The intent of the PCI standard is really quite simple: To safeguard the information of payment card holders as it makes its way through the network. But things get complex in execution, as the information crosses many touchpoints in the delivery infrastructure.
PCI compliance requires a strategy that considers every one of these touchpoints, as well as all the applications that manage secure data – HR systems, payroll systems, and other business applications. PCI fits in the middle of all this. The challenge is to address the applications that are part of the delivery infrastructure and to put specific security controls around those critical business processes.
Legacy systems, new challenges
The greatest risk to PCI compliance is in the legacy systems used along the transmission route – equipment or applications that have “hooks” into PCI compliance systems.
After a recent pre-audit (the audit before the PCI auditors come in) of a customer’s main system, the chief finding was that the retailer was blissfully unaware a secondary system had access into the main system, and that the two were using a shared user name and password.
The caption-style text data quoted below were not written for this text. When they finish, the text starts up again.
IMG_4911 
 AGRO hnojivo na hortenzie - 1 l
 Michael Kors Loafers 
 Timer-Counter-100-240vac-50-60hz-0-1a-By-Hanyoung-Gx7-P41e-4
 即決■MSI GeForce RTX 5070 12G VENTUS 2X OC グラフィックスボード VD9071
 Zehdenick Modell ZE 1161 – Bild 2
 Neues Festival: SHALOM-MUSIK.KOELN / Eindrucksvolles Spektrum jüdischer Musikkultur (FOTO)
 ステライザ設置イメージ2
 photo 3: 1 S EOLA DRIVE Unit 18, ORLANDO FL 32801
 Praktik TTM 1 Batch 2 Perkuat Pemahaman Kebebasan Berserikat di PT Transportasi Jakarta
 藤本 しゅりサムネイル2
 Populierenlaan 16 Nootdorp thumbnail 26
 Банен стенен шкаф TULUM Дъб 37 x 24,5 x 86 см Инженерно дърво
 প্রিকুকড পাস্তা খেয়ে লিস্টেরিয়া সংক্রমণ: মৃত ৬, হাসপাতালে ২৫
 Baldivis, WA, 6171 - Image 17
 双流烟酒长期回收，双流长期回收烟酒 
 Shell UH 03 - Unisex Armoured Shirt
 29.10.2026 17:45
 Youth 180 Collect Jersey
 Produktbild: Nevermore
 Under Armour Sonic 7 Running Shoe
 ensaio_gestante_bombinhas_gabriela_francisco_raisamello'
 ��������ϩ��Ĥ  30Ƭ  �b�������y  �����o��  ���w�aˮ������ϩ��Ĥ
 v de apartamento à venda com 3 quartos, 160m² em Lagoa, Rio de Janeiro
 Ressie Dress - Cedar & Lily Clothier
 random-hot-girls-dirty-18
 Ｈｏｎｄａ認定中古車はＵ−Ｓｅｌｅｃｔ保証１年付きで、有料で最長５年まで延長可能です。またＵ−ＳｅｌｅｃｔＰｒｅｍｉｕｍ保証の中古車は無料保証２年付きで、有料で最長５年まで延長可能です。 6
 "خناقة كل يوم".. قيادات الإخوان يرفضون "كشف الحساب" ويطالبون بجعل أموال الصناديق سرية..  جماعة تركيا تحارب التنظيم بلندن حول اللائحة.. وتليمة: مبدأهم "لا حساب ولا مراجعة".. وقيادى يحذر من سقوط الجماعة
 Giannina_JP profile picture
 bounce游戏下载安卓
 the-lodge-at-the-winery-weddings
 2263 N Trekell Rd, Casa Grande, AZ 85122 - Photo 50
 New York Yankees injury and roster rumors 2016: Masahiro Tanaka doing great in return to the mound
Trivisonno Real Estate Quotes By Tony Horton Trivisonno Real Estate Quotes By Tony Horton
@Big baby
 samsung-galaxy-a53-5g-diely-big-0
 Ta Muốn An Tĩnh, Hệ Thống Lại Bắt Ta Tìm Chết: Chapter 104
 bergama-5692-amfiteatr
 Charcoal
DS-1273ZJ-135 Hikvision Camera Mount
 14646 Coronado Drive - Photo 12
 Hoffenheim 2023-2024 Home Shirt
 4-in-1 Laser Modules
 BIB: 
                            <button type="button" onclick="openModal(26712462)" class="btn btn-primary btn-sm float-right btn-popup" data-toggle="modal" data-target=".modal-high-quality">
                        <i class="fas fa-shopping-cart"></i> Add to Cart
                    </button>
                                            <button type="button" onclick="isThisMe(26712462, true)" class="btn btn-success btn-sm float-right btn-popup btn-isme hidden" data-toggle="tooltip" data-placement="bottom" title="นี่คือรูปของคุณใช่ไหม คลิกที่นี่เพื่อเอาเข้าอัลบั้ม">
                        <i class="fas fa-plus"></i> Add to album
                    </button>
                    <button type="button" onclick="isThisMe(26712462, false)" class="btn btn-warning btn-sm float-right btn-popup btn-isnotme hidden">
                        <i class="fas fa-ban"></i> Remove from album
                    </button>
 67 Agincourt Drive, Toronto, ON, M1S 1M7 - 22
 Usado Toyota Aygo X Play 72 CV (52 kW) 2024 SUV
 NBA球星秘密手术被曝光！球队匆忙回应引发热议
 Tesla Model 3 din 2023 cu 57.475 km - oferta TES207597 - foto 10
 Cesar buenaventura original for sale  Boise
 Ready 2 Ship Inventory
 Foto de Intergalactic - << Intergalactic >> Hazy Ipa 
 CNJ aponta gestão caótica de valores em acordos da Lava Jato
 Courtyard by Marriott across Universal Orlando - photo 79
Unfortunately, many once-secure systems continue to develop and scale over time, and a lot of the “ins and outs” aren’t well understood by either security personnel or administrators.
Because of all the vulnerabilities involving risks at multiple touchpoints, and because of the growing number of internal breaches and malicious hacker attacks, PCI compliance has to become an ongoing, diligent activity integral to an organization’s DNA. It doesn’t stop when you get your official stamp of certification. That’s when it starts.
The best practice? Design strategy into the system before you ever build or rearchitect the system. When you look at rolling out a new business application, look at the business requirements and ask “Is there sensitive business data involved?” “Is there PCI data?” “Is there HIPAA data, etc.?” That’s the opposite of the reactionary approach in which companies bolt security on at the back end before the auditors arrive, or after a breach occurs.
Technicians may understand the challenges and complexity, but surprisingly the CIO and senior management often need more persuasion. Now, however, is the time to get them on board. Breaches can be well-planned, methodically executed attempts by hackers to pillage a system for social security numbers, credit card data or other personal information. They come in low and slow, they hide their tracks, and can eluding IPSs (intrusion prevention systems) and IDSs (intrusion detection systems).
Wireless access points are a special circumstance. Wireless access points are continually being updated, but some legacy devices that connect to them don’t support the latest encryption technology or authentication mechanisms. So that means security IT personnel end up “dumbing down” those access points – essentially configuring them to support legacy devices, and thereby exposing security risks.
Here again is where the pre-audit can help. This involves network scanning, external penetration testing, application security testing, viewing authentication and authorization mechanisms, scanning web applications – all with the aim of demonstrating to the PCI auditor that the company has done its due diligence, and that any deficiencies identified have a plan attached whereby they will come into compliance.
There is a story of an energy company that had experienced a number of security breaches during the previous year. The pre-audit resulted in a recommendation to add several new controls immediately to eliminate known risks. This company had lacked robust auditing and logging infrastructure, and the pre-audit led to a 12-month plan for deploying firewalls, IPSs and network segmentation, and to do auditing and logging on the back end. The PCI audit is never a breeze, but with the known risks and a plan to overcome those risks in place, the company was in position to pass the audit without incident.
Partially hosted models
Especially complex situations arise when a retailer that has previously outsourced its credit card processing, scales up to the point where it decides to bring pieces of the system (or the entire system) in-house. In another story, an e-retailer outsourced its systems to a hosting company. As business grew, the e-retailer decided to bring parts of its network inside. As the project rolled out, each server coming in-house was placed in a “DMZ environment,” with robust IPSs protecting those servers. Such a partially hosted model makes PCI compliance more complex, as the end-to-end route from retailer to consumer takes on additional access points.
What’s simple in design can become complex in execution – but that just means there must be a best-practices overlay built into your strategy. For the e-retailer — from the auditor’s perspective — though he or she before had only to certify the third-party’s security controls, the e-retailer’s security controls must be certified also. With best practices for monitoring that environment and its processes, however, retailers can remain on solid ground.
Retailers are not alone in the challenge. The requirements for secure handling of patient data in healthcare (to name just one industry segment) are every bit as complex, and strategies for PCI compliance are every bit as critical in that industry. The overarching requirement to secure every touchpoint in the delivery infrastructure is the common denominator. Make that the centerpiece of a PCI strategy, and build a set of best practices to guide every effort.